The most obvious type of structure is periodicity. Pitch-evoking sounds have this very specific property that the acoustical wave is unchanged when temporally shifted by some delay. This delay is characteristic of the sound’s pitch (i.e., same period means same pitch). This is the type of structure that is emphasized in temporal theories of pitch. This is what I call the “similarity structure” of the acoustical signal, and this notion can in fact be extended and accounts for a number of interesting phenomena related to pitch. But this is work in progress, so I will discuss it further at a later time.
Another way to see periodic sounds is to realize that a periodic sound is predictable.
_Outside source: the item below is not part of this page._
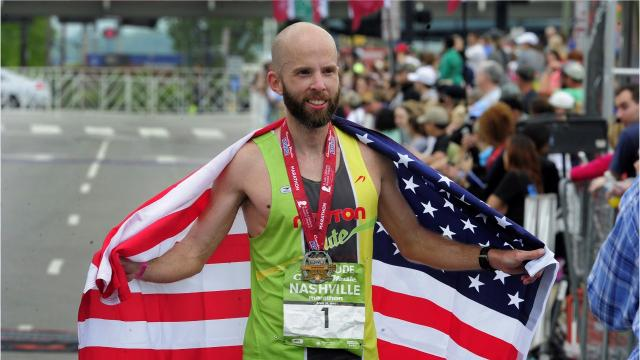 Hendersonville resident Scott Wietecha, five-time winner of the St. Jude Rock 'n' Roll Nashville Marathon, has tips for people who want to get into running and have a healthy lifestyle.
That is, after a couple periods, one can predict the future acoustical wave. Compared to most other sounds, periodic sounds have a very high degree of predictability. Perhaps the perceptual strength of pitch (which depends on a number of factors) is related to the degree of predictability of the sound.
There is another type of structure that is in some sense orthogonal to the similarity structure I just described, which one might call the “dissimilarity structure”. Natural sounds (apart from vocalizations) tend to have a smooth spectrum. Periodic sounds, on the other hand, have a discrete spectrum. Thus, in some sense, periodic sounds have a “surprisingly discontinuous” spectrum. Suppose for example that two auditory receptors respond to different but overlapping parts of the spectrum (e.g., two nearby points on the basilar membrane). Then one can usually predict the sensory input to the second receptor given the sensory input to the first receptor, because natural sounds tend to have a continuous spectrum. But this prediction would fail with a periodic sound. Periodic sounds are maximally surprising in this sense. The interesting thing about the dissimilarity structure of pitch is that it accounts for binaural pitch phenomena such as Huggins’ pitch: noise with flat spectrum is presented on both ears, and the interaural phase difference changes abruptly at a given frequency; a tone is perceived, with the pitch corresponding to that frequency.
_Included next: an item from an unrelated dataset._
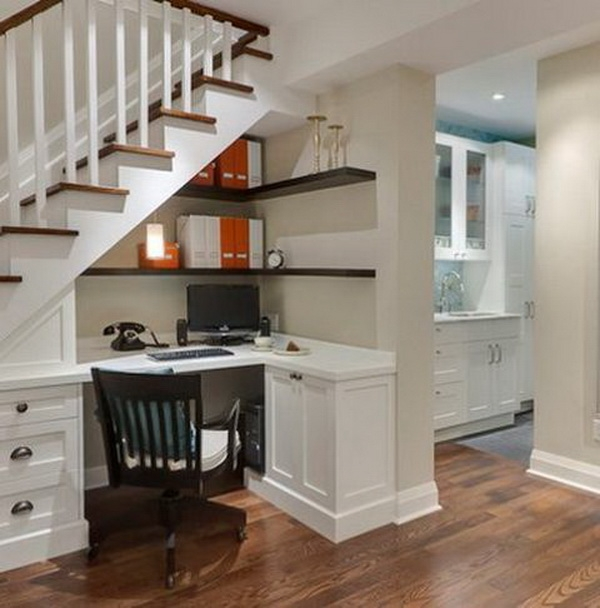 5 home-office-corner-under-a-staircase
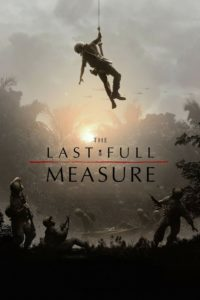 The Last Full Measure 2020 Download Full Hindi Movie 1080p 720p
Thus, pitch-evoking sounds simultaneously have two types of structure that distinguish them from other types of sounds: the similarity structure, which consists of different views of the acoustical signal that are unusually similar, and the dissimilarity structure, which consists of different views of the acoustical signal that are unusually dissimilar. This first type of structure corresponds to what I examined in my paper on computing with neural synchrony. It is important to notice that these two types of structure have a different nature. The similarity structure corresponds to a law that the sensory signals follow. Here the percept is associated to the specific law that these signals follow. The dissimilarity structure corresponds to the breaking of a law that sensory signals usually follow. Here the percept is associated to a law that is specific not of the presented sensory signals, but of the usual sensory signals. Thus we might relate the similarity structure to the notion of discovery, and the dissimilarity structure to the notion of surprise (and perhaps the term “structure” is not appropriate for the latter).
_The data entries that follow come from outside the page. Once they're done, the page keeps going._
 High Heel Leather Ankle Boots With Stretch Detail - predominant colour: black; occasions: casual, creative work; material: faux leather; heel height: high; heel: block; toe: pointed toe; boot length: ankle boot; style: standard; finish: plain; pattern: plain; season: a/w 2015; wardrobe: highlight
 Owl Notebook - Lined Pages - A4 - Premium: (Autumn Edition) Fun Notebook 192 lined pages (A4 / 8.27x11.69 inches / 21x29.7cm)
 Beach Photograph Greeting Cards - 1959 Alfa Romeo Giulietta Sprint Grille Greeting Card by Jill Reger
So far, I have only considered the structure of the acoustical signal, but one may also consider the sensorimotor structure of pitch. As I mentioned in another post, periodic sounds are generally produced by living beings, so it makes sense to examine these sounds from the viewpoint of their production. When one produces a pitch-evoking sound (for example a vowel, or when one sings), there is a very rich structure that goes beyond the acoustical structure. First, there is proprioceptive information about vocal muscles and tactile information about the vibrations of the larynx, and both are directly related to the period of sounds. There is also the efferent copy, i.e., the motor commands issued to make the vocal folds vibrate in the desired way. For a person who can produce sounds, pitch is then associated to a rich and meaningful sensorimotor structure. In fact, the sensorimotor theory of pitch perception would be that to perceive the pitch of a sound is, perhaps, to perceive the movements that would be required to produce such acoustical structure. An interesting aspect of this view is that it provides some meaning to the notion of how low or high a pitch-evoking sound is, by associating it with the state of the different elements involved in sound production. For example, to produce a high sound requires to increase the tension of the vocal cords, and to move the larynx up (higher!). One question then is whether congenitally mute people have a different perception of pitch.
Observe that, as for binaural hearing , the sensorimotor structure of pitch should not be understood as the relationship between motor commands and auditory signals, but rather as the relationship between motor commands and the structure of auditory signals (e.g. the periodicity). In this sense, it is higher-order structure.